Oshkosh utilizes a flexible production line that allows different products and variants to be built off it, so the company is not worried about the slowdown negatively affecting its workflow, he said.

Mark Cancian, a senior adviser at the Center for Strategic and International Studies, a Washington, D.C.-based think tank, said despite the Army slowing its purchase of JLTVs, the program is safe from termination.

“As a program it’s very solid,” he said. “It’s not going to get canceled. We’re going to buy a lot of them. The question is just how many and how quickly.”

For now, it appears that the program will be continuing at a “fair clip,” he said, and the vehicle will still be important to the service’s overall mission.

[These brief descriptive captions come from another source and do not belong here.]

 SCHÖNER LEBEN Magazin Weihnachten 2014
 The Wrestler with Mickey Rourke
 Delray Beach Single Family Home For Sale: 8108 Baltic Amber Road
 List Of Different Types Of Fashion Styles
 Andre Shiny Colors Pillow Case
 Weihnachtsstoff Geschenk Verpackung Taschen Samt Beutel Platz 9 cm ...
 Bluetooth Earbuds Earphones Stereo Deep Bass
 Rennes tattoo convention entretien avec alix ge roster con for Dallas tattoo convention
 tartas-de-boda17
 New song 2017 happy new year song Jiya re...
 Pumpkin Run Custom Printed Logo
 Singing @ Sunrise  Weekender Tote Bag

“The Army is focused on sustained ground land combat and JLTV fits with that,” he said. “It was squeezed as part of Night Court to free up money for new initiatives, but I don’t get the sense that that the Army ... [finds anything about] the concept that is a problem.”

Army leadership coined the term “Night Court” to refer to its process of examining programs across the board to realign funding toward the service’s top modernization priorities.

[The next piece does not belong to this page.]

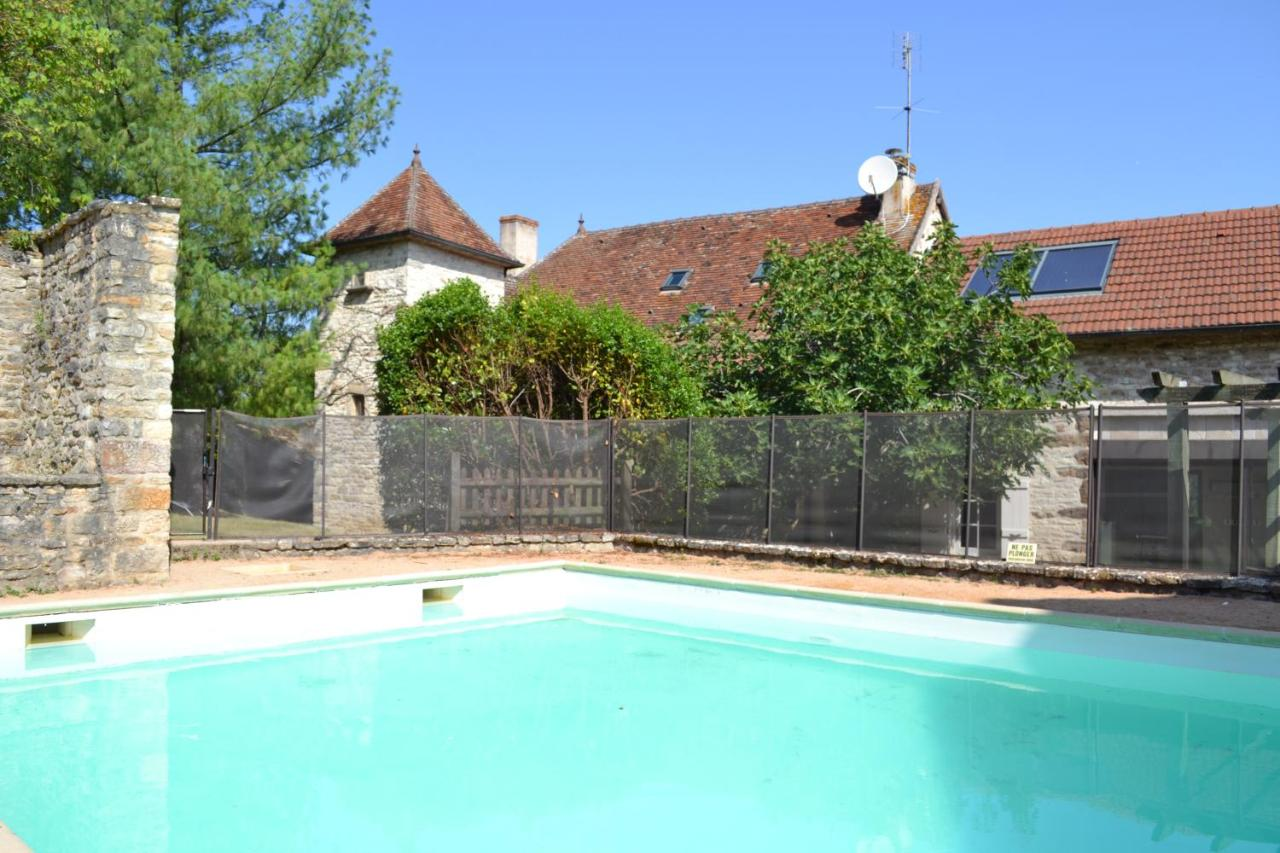 Traditional House With Pool Gym Separate Gite Saint Ythaire Updated 2021 Prices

How the JLTV program will be affected in the upcoming budget cycle remains to be seen. During an event at the Brookings Institution, Secretary of the Army Ryan McCarthy declined to comment on how the effort would fare in President Donald Trump’s fiscal year 2021 budget request, which is expected to be released in early February.

Retired Army Lt. Gen. Tom Spoehr, director of the Heritage Foundation’s Center for National Defense, said the service is under great financial pressure to free up funding for its modernization priorities.

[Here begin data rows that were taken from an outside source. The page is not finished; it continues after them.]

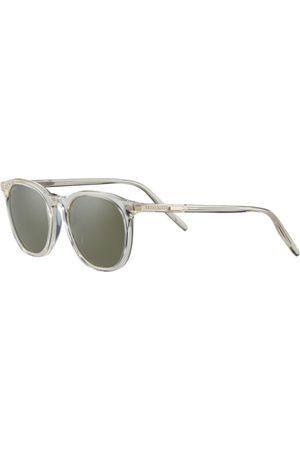 Serengeti Arlie Polarized Solbriller
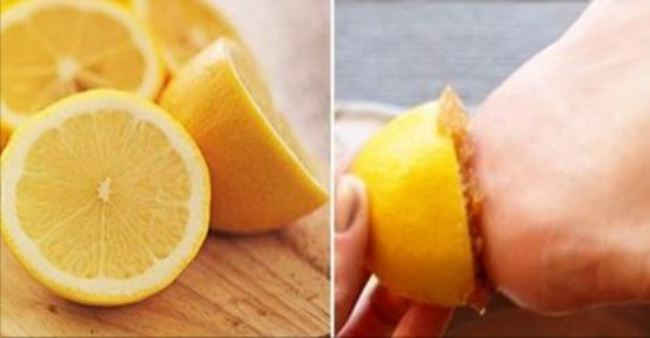 18 Amazing Benefits of Lemon You Haven't Heard About! You Will Love Number 6!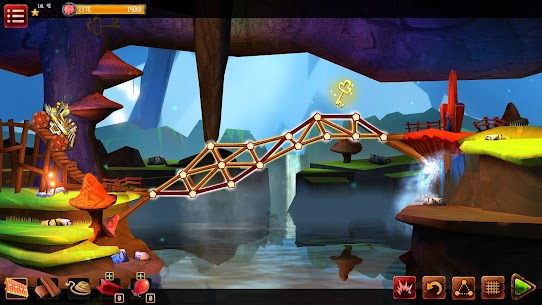 Bridge Builder Adventure MOD (Free Shopping) 5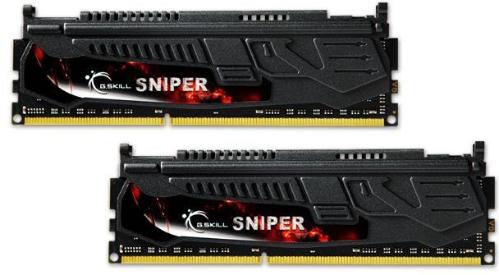 G.Skill Sniper DDR3 2133MHz 8GB CL9 (2x4GB)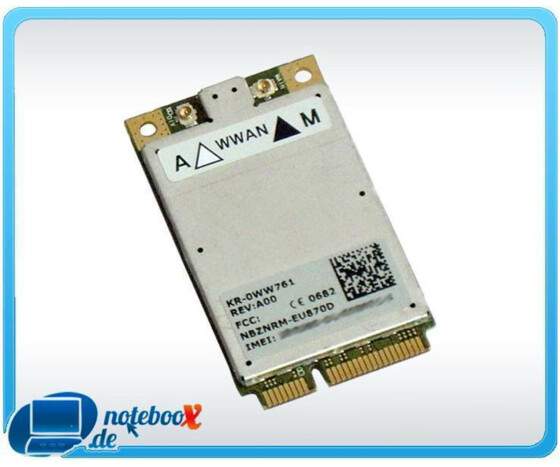 Dell Wireless 5520 Mobile Broadband - Mobilmodem - PCI Mini Card - EDGE, HSDPA - Gebraucht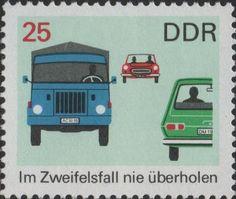 1969 Alemania(DDR)-Autos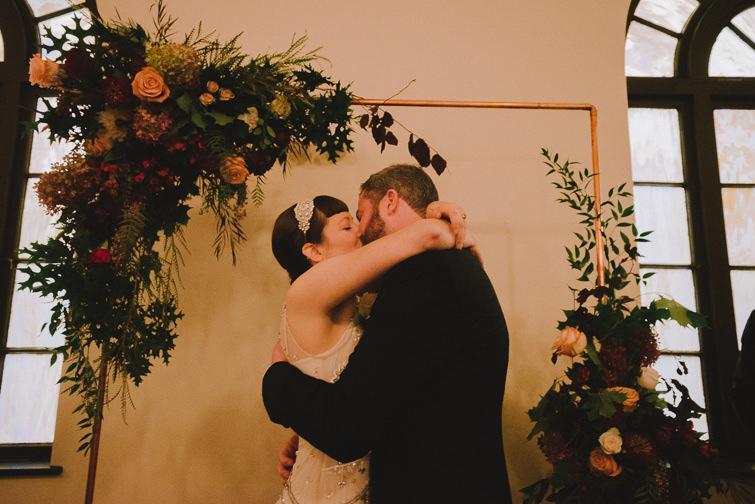fremont-abbey-boho-wedding-seattle-hope-andy-547-of-866 Intimate Fremont Abbey Wedding - Hope + Andy Weddings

“They’re having to go to places where the money is … [and the] JLTV is a program that has and had a lot of money in it,” he said.

However, it is unlikely that any platforms will be cut in the 2021 budget, he said.

“I would be surprised if when we get the fiscal year ’21 budget, if they have reduced the acquisition objective,” he said. “I think that number is sound.”

While the total procurement may be stretched out, the JLTV still has a bright future, he said.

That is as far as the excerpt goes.